> _Provided records_

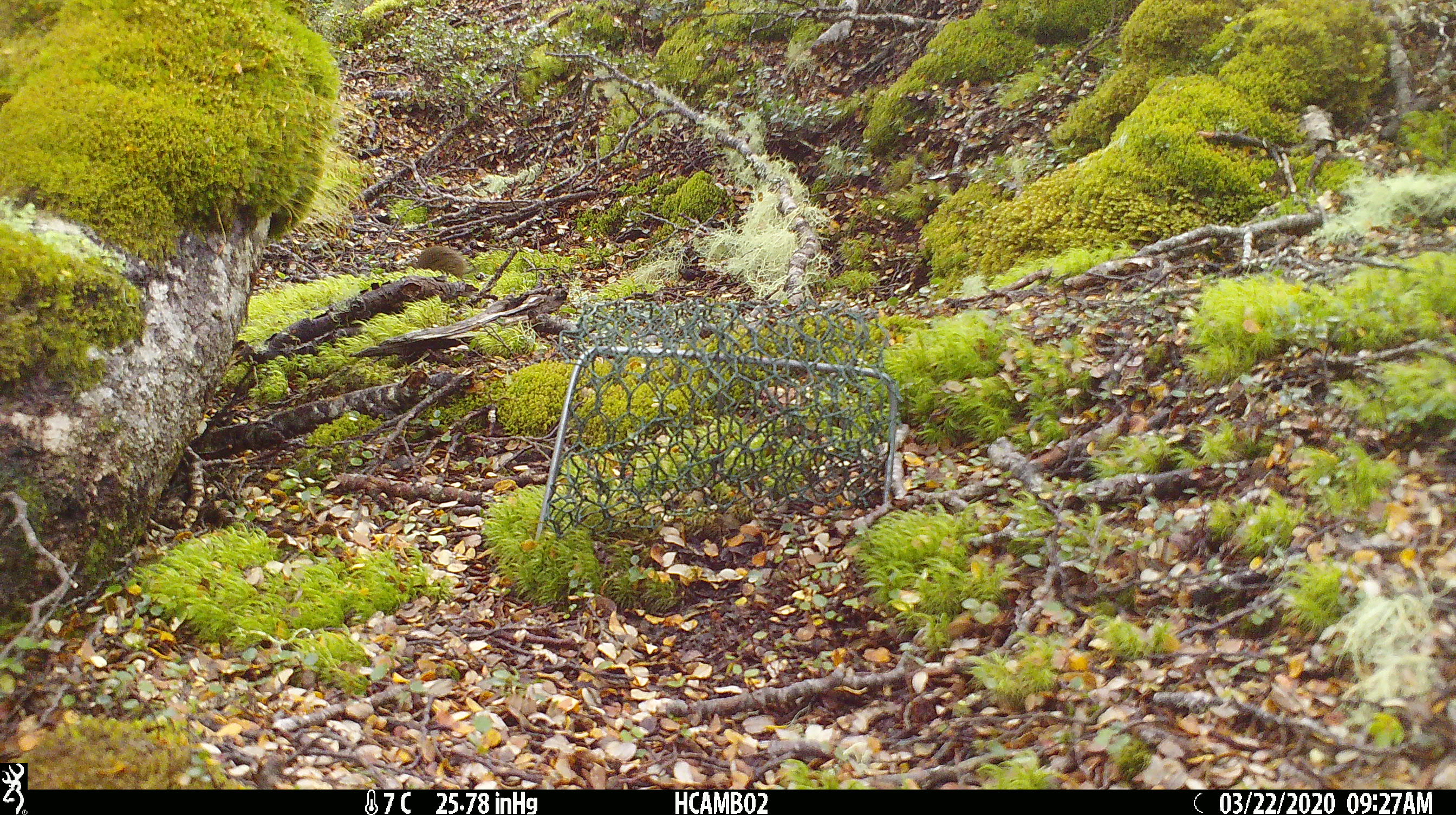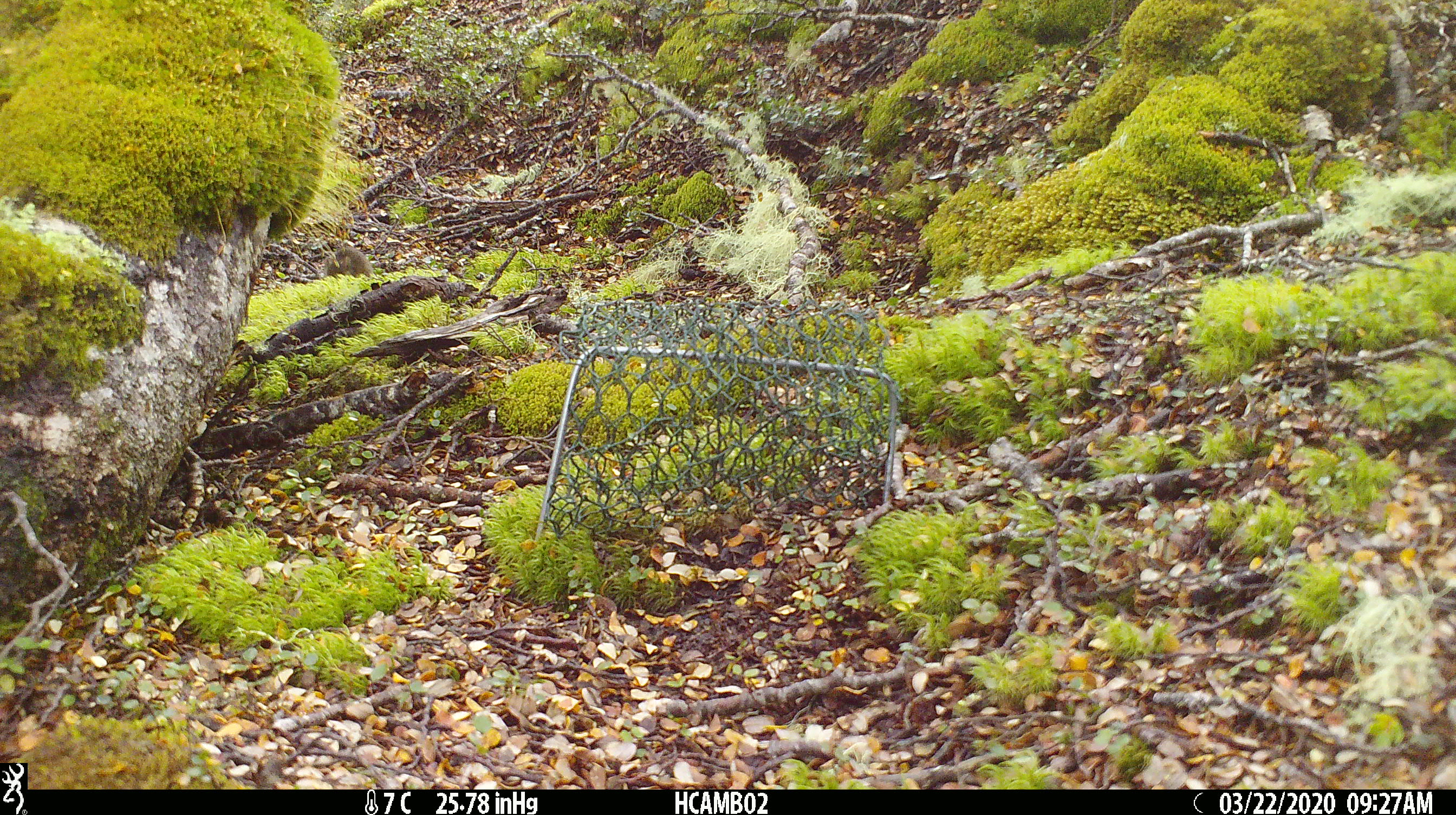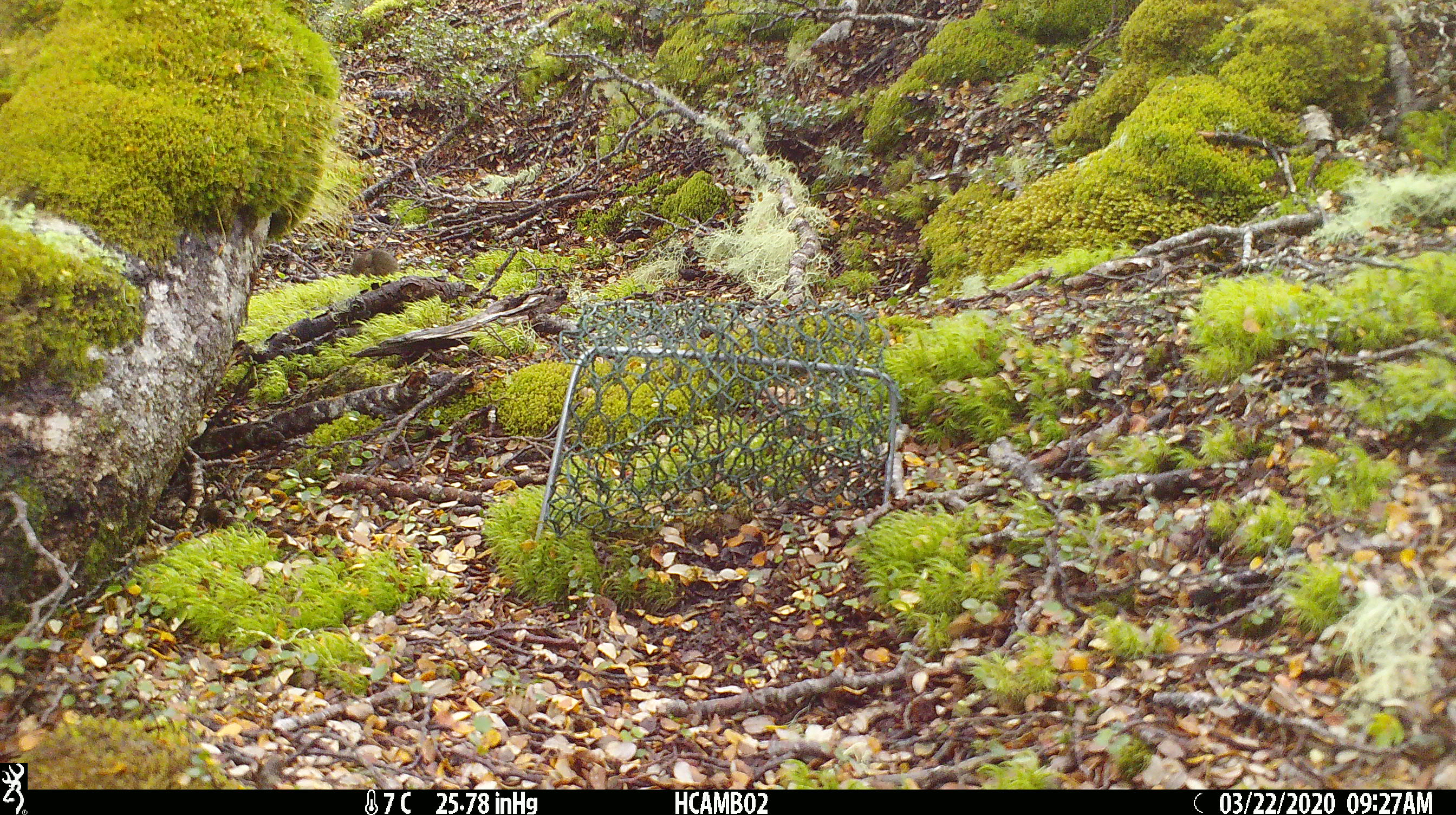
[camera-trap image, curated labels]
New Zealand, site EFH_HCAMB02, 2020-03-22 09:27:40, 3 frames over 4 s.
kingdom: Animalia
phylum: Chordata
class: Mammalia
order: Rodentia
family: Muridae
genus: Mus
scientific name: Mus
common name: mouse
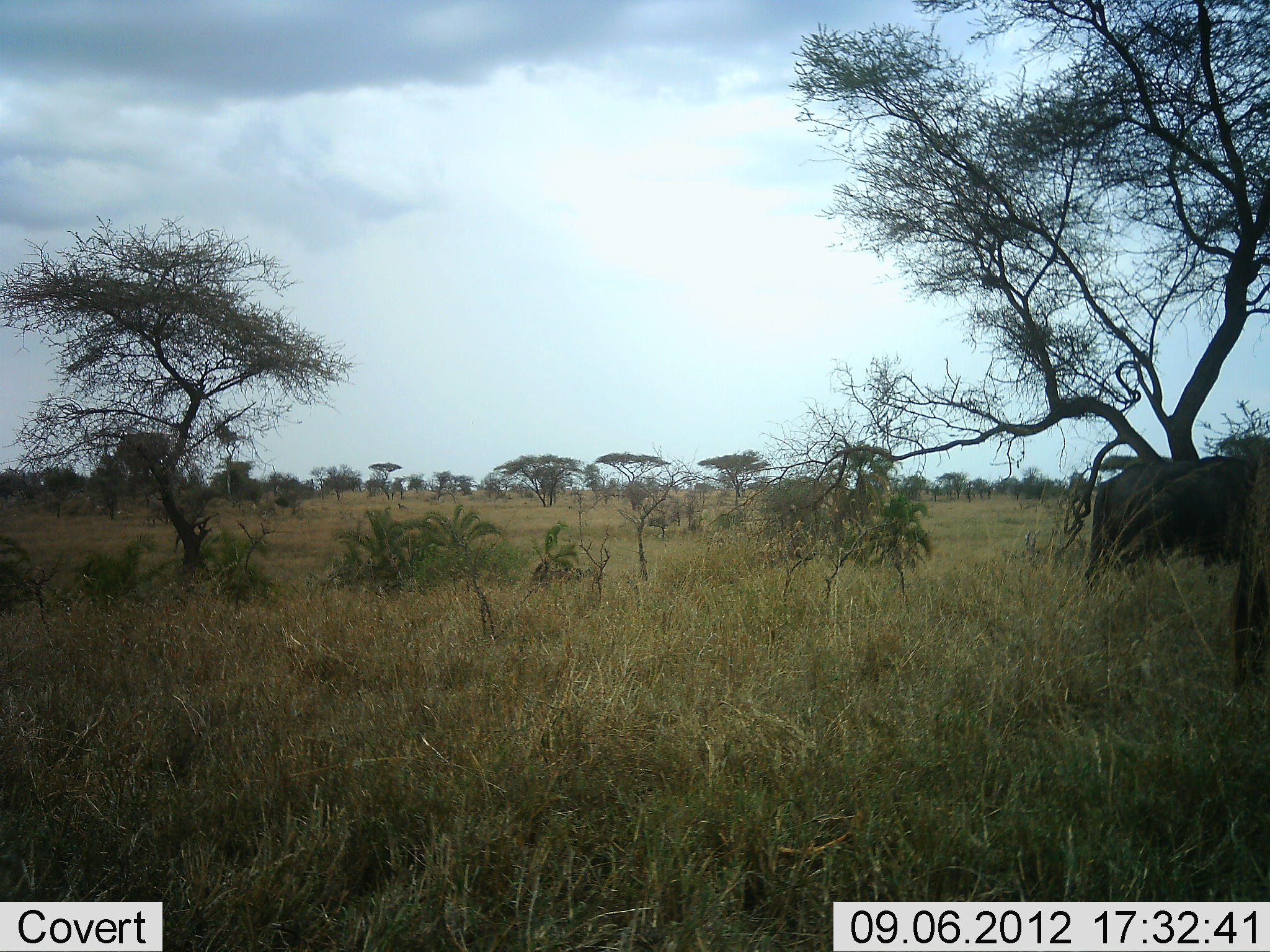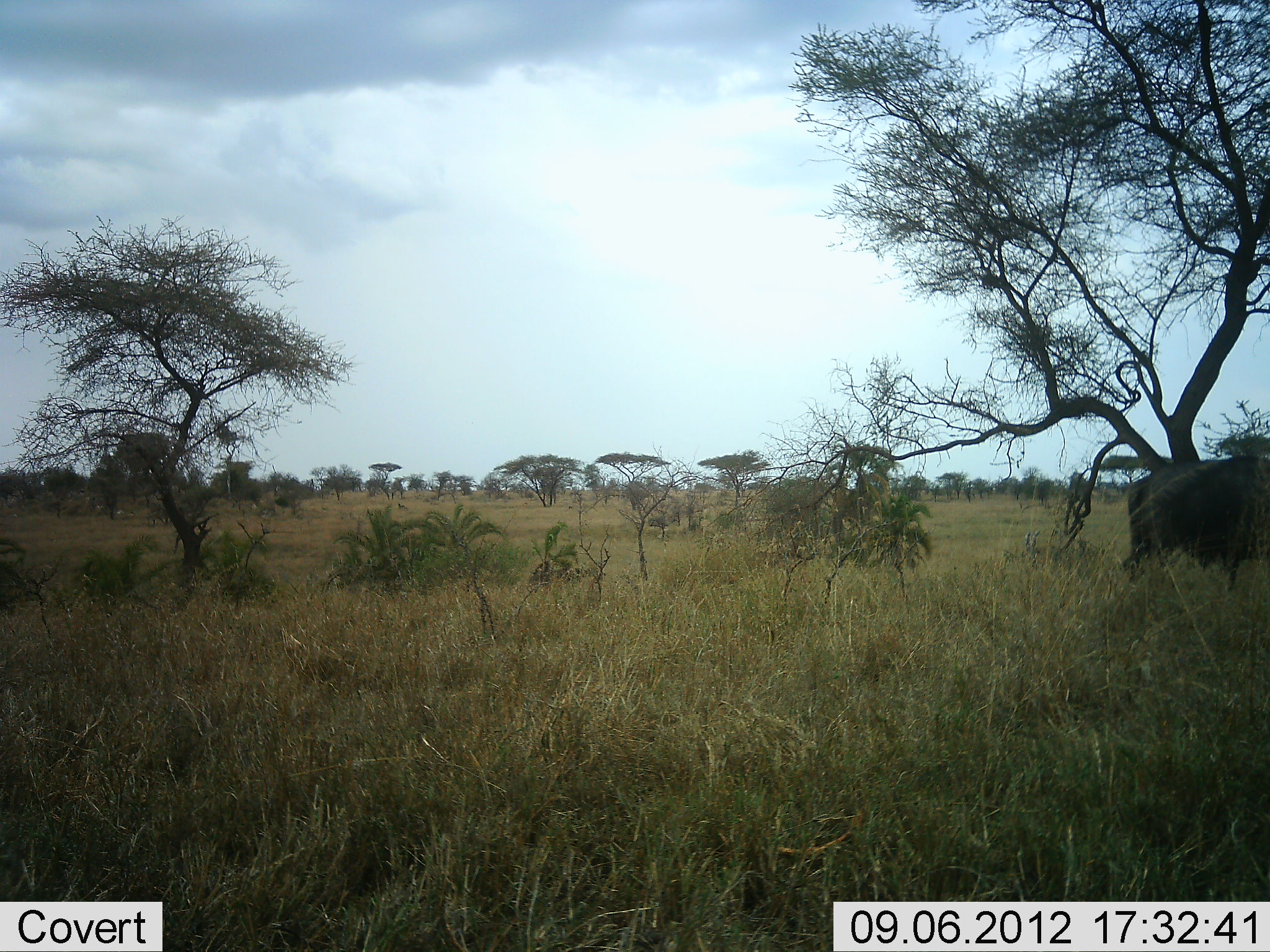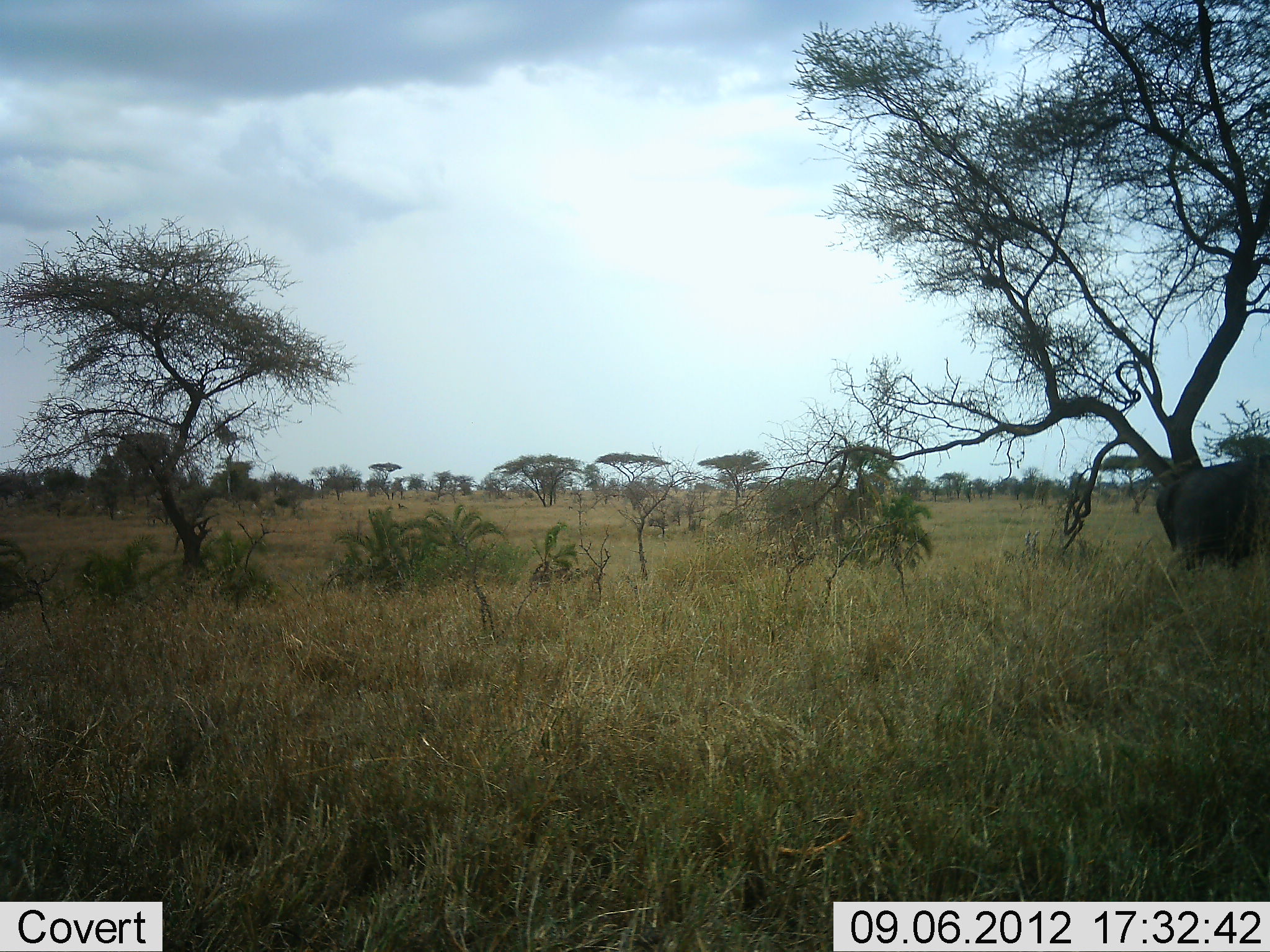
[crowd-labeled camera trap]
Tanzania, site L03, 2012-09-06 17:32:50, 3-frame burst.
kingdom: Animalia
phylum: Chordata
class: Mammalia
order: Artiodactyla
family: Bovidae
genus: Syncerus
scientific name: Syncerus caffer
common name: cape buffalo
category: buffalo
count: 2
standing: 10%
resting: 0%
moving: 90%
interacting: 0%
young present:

> _What to do_
Every word of the material, and none of its pictures, should be set down again.

> _Answer for this exercise_
[camera-trap image, curated labels]
New Zealand, site EFH_HCAMB02, 2020-03-22 09:27:40, 3 frames over 4 s.
kingdom: Animalia
phylum: Chordata
class: Mammalia
order: Rodentia
family: Muridae
genus: Mus
scientific name: Mus
common name: mouse
[crowd-labeled camera trap]
Tanzania, site L03, 2012-09-06 17:32:50, 3-frame burst.
kingdom: Animalia
phylum: Chordata
class: Mammalia
order: Artiodactyla
family: Bovidae
genus: Syncerus
scientific name: Syncerus caffer
common name: cape buffalo
category: buffalo
count: 2
standing: 10%
resting: 0%
moving: 90%
interacting: 0%
young present:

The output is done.